Home ownership has been a big part of the ‘American Dream’ slogan since (at least) the 1950’s. And for many, it is a dream they continue to chase. The pandemic that started late in 2019 and blossomed in 2020 into a global nightmare took the discussion of home ownership and brought it front and center. The dynamic of the home and how it became an office, playroom, schoolroom, virtual hangout, and so on has forever changed the value of residential and commercial property. And with that, the change in real estate affordability and the price of home ownership.
The Impact of the Cost of Money
What drove the change in valuation has been a mix of perspectives. Low inventory, high demand are the two most common references. But what created that high demand was a historic change in the cost of money. Loans were being issued with interest rates that were the lowest ever seen. Money was basically being printed to stave off a recession. Most agree that it was too much, too fast. The massively low cost of money put pressure on products (e.g. cars) and services but the biggest discussion was around residential homes. Buyers ran from one house to the next tossing about above list price offers with little to no purchase contingencies. Appreciation of homes soared.
The Gap Widened
Starting in May of 2020 through April of 2022, those who were able to purchase did so. And they gobbled up what limited inventory of homes was available. Sellers were putting houses on the market for 10-30% more than normal market value and still getting offers above the asking price. The limit of housing available also meant Sellers had plenty of offers to choose from. And for most Sellers that meant taking the contract with the least amount of risk and the highest reward. Which pushed highly qualified, well funded buyers to the top and the average buyer repeatedly fell short. Pragmatic, disciplined Buyers who were unwilling to toss ridiculous offers on the table found themselves with few homes to choose from and most needing work. And then the cost of money changed. And suddenly, the average buyer found themselves down even further as the affordability of real estate and home ownership moved out of reach.

Material provided:
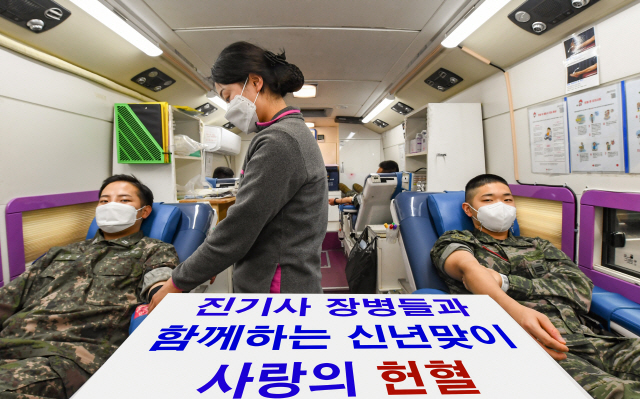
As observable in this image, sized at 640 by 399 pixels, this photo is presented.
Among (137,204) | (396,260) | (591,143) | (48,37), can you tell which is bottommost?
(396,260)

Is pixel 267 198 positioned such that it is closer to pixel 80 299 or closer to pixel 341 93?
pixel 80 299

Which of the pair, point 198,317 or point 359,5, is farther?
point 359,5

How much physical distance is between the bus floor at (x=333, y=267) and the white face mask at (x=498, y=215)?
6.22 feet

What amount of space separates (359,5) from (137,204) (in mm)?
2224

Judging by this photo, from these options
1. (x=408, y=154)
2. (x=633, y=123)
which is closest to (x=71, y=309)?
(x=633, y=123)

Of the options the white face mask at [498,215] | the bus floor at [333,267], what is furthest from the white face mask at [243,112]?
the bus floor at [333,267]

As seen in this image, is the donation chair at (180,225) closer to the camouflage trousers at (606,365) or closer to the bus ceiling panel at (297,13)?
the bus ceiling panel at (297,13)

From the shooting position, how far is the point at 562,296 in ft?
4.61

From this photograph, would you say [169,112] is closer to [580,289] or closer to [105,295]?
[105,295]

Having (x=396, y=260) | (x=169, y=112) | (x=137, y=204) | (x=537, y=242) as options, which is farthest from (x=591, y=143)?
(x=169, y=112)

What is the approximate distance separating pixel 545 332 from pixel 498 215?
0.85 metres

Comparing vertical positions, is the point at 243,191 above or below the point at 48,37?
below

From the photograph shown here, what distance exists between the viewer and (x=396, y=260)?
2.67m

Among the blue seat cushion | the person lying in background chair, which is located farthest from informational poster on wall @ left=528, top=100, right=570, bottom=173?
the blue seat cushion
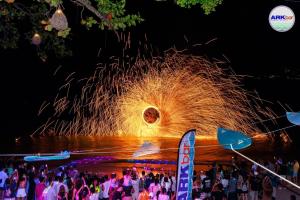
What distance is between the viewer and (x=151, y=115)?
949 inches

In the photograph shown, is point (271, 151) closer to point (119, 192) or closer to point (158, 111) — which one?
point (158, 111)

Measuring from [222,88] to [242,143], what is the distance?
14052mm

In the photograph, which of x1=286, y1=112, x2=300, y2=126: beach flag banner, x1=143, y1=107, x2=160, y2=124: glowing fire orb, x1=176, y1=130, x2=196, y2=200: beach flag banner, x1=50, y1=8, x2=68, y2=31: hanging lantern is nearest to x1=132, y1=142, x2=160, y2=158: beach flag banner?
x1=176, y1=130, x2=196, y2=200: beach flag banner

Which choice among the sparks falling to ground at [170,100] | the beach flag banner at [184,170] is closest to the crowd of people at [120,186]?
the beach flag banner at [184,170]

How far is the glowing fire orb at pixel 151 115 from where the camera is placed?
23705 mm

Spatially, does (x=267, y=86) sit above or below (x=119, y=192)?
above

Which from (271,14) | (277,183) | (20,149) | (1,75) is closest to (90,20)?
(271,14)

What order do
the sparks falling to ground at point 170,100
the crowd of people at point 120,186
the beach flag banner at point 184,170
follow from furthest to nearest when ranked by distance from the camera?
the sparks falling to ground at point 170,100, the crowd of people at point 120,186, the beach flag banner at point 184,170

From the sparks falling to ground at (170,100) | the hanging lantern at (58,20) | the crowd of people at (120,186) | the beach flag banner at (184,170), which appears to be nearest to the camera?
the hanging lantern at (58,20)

--

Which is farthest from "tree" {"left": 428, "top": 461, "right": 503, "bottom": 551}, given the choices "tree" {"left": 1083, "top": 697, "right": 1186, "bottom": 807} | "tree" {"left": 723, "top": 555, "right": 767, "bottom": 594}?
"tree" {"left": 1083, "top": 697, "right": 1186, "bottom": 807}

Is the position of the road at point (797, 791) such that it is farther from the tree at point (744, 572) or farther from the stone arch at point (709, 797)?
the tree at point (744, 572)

---

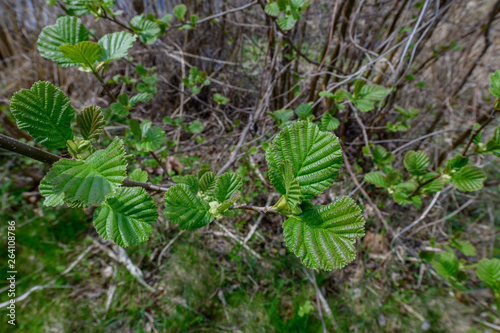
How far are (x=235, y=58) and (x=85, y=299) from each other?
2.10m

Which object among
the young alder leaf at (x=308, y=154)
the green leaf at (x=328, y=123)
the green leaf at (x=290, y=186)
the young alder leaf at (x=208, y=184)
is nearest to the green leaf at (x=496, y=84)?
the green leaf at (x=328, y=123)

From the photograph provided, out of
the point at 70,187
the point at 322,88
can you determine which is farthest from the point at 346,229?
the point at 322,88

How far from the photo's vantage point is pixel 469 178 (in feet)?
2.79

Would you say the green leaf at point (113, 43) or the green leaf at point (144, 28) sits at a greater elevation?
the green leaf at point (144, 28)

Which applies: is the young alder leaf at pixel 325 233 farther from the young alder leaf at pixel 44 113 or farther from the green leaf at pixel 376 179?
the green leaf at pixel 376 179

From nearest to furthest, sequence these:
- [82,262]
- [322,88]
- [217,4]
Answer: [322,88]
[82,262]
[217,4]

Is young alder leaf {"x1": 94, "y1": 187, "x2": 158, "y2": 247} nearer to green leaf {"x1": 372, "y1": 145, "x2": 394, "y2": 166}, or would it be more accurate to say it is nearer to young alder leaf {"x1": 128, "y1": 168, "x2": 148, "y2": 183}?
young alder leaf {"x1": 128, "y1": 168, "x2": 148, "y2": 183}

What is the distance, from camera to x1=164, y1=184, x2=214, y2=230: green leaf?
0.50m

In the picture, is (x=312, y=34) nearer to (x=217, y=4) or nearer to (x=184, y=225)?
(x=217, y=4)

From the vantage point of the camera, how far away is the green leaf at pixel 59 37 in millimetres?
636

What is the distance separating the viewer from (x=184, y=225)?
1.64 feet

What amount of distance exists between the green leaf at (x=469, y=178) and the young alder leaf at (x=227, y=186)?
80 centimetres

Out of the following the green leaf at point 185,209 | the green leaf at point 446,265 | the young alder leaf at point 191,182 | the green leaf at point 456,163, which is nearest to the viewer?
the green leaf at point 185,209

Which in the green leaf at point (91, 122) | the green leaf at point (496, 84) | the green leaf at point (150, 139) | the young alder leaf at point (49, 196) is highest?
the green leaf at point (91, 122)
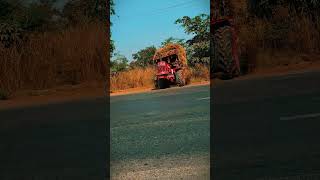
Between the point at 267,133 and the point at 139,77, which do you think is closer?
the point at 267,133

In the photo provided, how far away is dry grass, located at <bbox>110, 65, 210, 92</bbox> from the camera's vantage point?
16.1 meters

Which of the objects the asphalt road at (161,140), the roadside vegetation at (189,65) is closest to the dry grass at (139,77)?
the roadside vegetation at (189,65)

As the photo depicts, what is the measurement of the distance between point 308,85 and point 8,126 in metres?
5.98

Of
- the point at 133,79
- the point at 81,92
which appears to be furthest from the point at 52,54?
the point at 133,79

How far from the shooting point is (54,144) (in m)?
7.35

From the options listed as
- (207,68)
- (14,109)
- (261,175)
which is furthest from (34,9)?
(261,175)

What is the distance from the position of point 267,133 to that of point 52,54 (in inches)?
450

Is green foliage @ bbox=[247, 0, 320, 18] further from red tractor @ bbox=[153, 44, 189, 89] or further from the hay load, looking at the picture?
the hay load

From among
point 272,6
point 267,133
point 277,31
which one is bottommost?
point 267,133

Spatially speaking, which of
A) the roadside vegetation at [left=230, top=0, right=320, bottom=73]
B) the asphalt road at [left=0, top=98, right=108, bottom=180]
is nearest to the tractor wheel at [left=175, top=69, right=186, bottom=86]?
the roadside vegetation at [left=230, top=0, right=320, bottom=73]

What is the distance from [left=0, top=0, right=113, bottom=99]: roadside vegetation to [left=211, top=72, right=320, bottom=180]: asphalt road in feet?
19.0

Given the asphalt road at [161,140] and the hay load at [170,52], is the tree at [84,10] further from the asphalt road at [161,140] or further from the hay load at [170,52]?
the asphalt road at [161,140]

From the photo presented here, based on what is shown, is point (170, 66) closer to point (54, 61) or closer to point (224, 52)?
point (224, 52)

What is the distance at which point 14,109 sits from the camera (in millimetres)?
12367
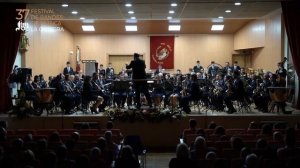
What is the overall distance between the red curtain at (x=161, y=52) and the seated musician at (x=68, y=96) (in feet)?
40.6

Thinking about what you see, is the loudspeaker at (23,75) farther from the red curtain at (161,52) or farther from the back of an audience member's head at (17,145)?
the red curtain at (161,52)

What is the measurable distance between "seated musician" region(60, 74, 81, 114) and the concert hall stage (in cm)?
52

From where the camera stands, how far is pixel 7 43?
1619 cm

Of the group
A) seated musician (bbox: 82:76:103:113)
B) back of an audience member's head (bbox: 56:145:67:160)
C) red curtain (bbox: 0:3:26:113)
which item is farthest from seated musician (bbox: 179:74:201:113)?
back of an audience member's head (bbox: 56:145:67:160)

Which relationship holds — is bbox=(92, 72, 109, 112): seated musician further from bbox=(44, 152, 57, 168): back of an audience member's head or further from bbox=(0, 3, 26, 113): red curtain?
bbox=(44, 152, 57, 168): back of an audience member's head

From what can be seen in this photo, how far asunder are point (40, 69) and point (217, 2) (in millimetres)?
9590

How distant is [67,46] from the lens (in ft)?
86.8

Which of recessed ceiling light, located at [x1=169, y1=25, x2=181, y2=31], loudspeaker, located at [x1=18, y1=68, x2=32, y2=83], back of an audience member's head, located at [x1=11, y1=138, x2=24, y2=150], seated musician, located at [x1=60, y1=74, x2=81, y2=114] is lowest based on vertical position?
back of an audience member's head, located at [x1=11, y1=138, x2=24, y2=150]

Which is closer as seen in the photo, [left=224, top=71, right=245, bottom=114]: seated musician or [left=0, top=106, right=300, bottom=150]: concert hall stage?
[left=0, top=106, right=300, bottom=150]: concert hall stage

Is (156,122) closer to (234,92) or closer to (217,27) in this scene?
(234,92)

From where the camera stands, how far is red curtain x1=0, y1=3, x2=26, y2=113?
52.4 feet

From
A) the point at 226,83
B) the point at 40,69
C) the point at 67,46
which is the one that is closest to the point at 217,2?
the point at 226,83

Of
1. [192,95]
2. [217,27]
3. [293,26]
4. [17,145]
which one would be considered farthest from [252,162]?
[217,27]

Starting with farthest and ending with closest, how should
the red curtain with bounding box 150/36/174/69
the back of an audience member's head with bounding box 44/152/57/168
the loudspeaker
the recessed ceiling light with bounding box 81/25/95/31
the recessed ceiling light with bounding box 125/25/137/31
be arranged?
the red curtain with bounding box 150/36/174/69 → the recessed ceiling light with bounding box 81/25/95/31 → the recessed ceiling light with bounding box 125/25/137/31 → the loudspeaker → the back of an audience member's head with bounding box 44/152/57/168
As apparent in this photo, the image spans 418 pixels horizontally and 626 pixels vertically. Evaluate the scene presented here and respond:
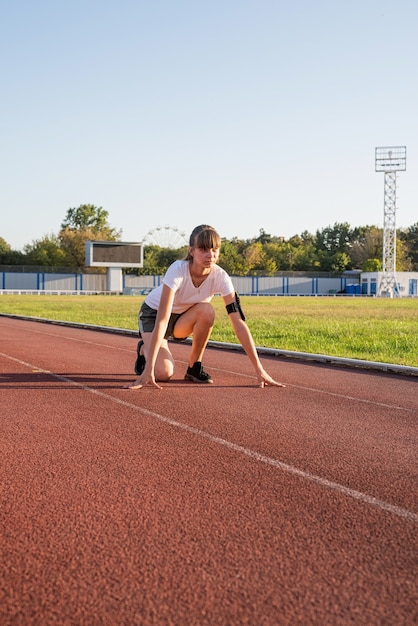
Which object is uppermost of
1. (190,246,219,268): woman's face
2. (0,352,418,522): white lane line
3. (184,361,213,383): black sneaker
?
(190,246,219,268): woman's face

Questions on the material:
(1) List every role that the home ownership text says the home took on during the pandemic.
(2) Please go on with the text about home ownership and real estate affordability, starting right after its last sentence.

Responses to the tasks:
(1) office, playroom, schoolroom, virtual hangout

(2)
Affordability Versus Inventory
This will be the new discussion. Home builders cannot produce enough homes fast enough to help stabilize demand. Add to this, interest rates have been hammered by the Federal Reserve, the cost of money has gone up over 5% (check current mortgage rates). In November and December, 2022 the interest rate on some loans was dancing around 7% from a low of 2.45%. At the same time, the winter period is typically the slowest time of year for home inventory. Buyers have retreated rapidly and with them, they have taken the wind out of the Seller’s sails. Sellers of existing homes are asking “who will be the buyer?” Highly qualified buyers are no longer flush with cash as inflation has hit everyone’s wallet. The average (qualified) buyer has been pushed down in purchase price pre-qualification. Homes available at their new (lower) purchase range are unappealing, could require more than simple cosmetic work or may not even qualify for a standard loan. What is now “affordable” is not worth the cost of the loan knowing that more money will need to be spent on the home.
The Next Hurdle
The speculation about a housing crash has run through mainstream media headlines for months. There is no end in sight to the media declaring a crash is coming. Talk of housing values ranges from values dropping by 10-20% to low single digit appreciation in pricing from prior year. Keep in mind, it will take years to make up for the gap on housing availability. Home values may not skyrocket in 2023. Nor will those values tank below 2021 levels. And in 2024, with a recession in the rearview mirror – home values will climb again. Homes that have been well maintained, updated or even renovated will continue to see gains in appreciation and buyer demand. Sellers with neglected homes (for whatever reason) will see very little buyer interest. And this part of the housing inventory will create a drag on home sales as buyers struggle to purchase until interest rates make it more feasible.
What is Really Stopping Sellers?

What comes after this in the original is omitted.